REGION
Kochasz zwierzęta? To ich nie porzucaj...
Temat zwierząt porzucanych w okresie letnim, niestety, powraca co roku. Z dnia na dzień "najlepszy przyjaciel" może stać się niepotrzebnym bagażem, dla którego nie ma miejsca w wakacyjnych planach. Jak duża jest skala problemu? I co można zrobić z pupilem, którego nie mamy możliwości zabrać ze sobą na wyjazd?
– Kilka dni temu przy jednej z altan śmietnikowych znalazłam klatkę z królikiem. Nie wiem, ile czasu zwierzę tam przebywało. Klatka była zaniedbana. Zabrałam królika do weterynarza, gdzie został zbadany, a obecnie mieszka ze mną – opowiada w rozmowie z nami pani Monika, która porzuconego zwierzaka znalazła przy ulicy Grochowej w Kielcach. – Naprawdę, trudno jest mi wyobrazić sobie, o czym myślał jego poprzedni właściciel, gdy zostawiał tę klatkę przy śmietniku. To przekracza moje zdolności pojmowania – dodaje pani Monika.

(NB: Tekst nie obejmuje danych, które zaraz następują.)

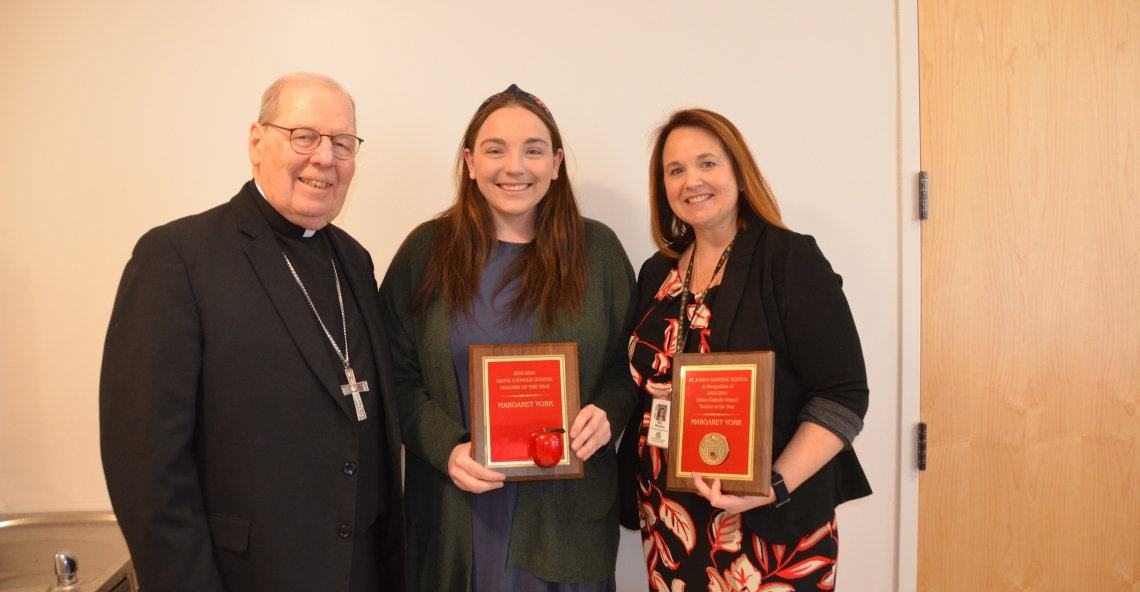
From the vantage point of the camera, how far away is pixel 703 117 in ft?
6.36

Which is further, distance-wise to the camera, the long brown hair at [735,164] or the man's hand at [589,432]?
the long brown hair at [735,164]

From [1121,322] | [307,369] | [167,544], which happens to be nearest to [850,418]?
[307,369]

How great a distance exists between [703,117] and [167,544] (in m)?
1.74

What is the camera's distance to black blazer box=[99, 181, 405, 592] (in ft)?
4.50

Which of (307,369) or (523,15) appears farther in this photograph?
(523,15)

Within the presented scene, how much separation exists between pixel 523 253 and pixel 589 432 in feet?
2.11

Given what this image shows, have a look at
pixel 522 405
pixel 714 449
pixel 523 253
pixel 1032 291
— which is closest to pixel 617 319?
pixel 523 253

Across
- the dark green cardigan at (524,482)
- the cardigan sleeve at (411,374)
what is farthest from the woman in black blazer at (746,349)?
the cardigan sleeve at (411,374)

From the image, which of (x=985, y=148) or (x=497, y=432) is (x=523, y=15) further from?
(x=985, y=148)

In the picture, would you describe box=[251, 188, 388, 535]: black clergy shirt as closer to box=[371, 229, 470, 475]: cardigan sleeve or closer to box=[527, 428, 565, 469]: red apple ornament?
box=[371, 229, 470, 475]: cardigan sleeve

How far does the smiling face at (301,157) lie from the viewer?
5.29ft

Wydaje się, że podobne zdarzenie odnotowało Schronisko dla Bezdomnych Zwierząt w Dyminach.
– Mamy u nas kilka przypadków zwierzaków, które zostały porzucone gdzieś na ulicy. Na szczęście, w tym roku nie ma prawdziwej tragedii pod tym względem. Wydaje mi się, że wzrosła też świadomość społeczna w temacie wakacji i zwierzaków. Nie znaczy to jednak, że problem nie istnieje w ogóle – tłumaczy Magdalena Janusz, dyrektor Schroniska dla Bezdomnych Zwierząt w Dyminach.
– Mieliśmy niedawno taki przypadek, że piesek trafił do nas z ulicy i został odebrany przez właściciela. Później jednak ponownie się u nas pojawił. Poinformowaliśmy o tym właścicieli, którzy stwierdzili, że nie odbiorą już tego psa. W związku z tym będzie się toczyło postępowanie o porzucenie. Państwo stwierdzili, że wyjeżdżają na wakacje i nie są w stanie zapewnić psu opieki. Podejrzewamy, że mógł on zostać celowo porzucony – dodaje Magdalena Janusz.

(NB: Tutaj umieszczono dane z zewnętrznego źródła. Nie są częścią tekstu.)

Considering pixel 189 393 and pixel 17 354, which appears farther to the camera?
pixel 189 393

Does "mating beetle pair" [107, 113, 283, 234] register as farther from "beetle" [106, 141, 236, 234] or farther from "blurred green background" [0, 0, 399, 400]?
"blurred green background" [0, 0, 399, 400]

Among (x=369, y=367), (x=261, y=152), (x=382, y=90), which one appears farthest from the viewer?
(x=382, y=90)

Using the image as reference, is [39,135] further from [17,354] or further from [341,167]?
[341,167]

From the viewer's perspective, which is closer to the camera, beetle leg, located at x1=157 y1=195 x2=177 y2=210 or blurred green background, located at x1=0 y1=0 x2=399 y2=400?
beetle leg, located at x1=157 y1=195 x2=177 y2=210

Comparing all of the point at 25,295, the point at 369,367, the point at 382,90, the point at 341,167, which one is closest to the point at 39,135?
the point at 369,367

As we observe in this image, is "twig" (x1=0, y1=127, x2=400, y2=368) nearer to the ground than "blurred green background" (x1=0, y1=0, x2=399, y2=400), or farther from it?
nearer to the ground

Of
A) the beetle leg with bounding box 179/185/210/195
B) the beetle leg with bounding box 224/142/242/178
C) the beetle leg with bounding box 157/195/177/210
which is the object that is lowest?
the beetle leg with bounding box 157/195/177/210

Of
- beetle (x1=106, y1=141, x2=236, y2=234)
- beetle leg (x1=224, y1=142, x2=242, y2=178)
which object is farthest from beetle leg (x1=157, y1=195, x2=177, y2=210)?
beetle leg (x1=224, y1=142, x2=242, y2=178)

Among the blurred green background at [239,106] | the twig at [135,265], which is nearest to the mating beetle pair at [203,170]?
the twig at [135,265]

Jak się okazuje, przypadków zwierząt, które zostają zostawione na pastwę losu, jest znacznie więcej. Są to historie, które niejednokrotnie przyprawiają o niedowierzanie.
– Niestety, bardzo często zdarza się, że ludzie wyrzucają z samochodów psy lub koty. Niedawno w Strawczynku porzucono malutką kotkę, z kolei w Bilczy ktoś wyrzucił małe kociaki. Innym razem moja koleżanka znalazła w lesie suczkę wraz z czwórką szczeniąt. Takich historii jest znacznie więcej i są to nagminne przypadki – mówiła Małgorzata Morgas, która przez wiele lat współpracowała z kieleckim Towarzystwem Opieki nad Zwierzętami. – Nie mieści mi się w głowie, jak jedna czująca istota, zdolna przecież do miłości, może wyrządzić drugiej taką krzywdę – dodaje.
Tymczasem są inne rozwiązania sytuacji, w których nie możemy zabrać pupila ze sobą na wczasy. Można skorzystać na przykład z hotelu dla zwierząt. Z listą takich miejsc można zapoznać się tutaj.
– Jeżeli nie mamy możliwości zajmować się zwierzęciem, szukajmy mu innego domu. Są ludzie o wielkich sercach, którzy zapewnią mu właściwą opiekę. Istnieją strony internetowe i grupy, na których można ogłaszać taką potrzebę – apeluje Małgorzata Morgas. – Nie skazujmy ich na tak okrutny los, jakim jest porzucenie.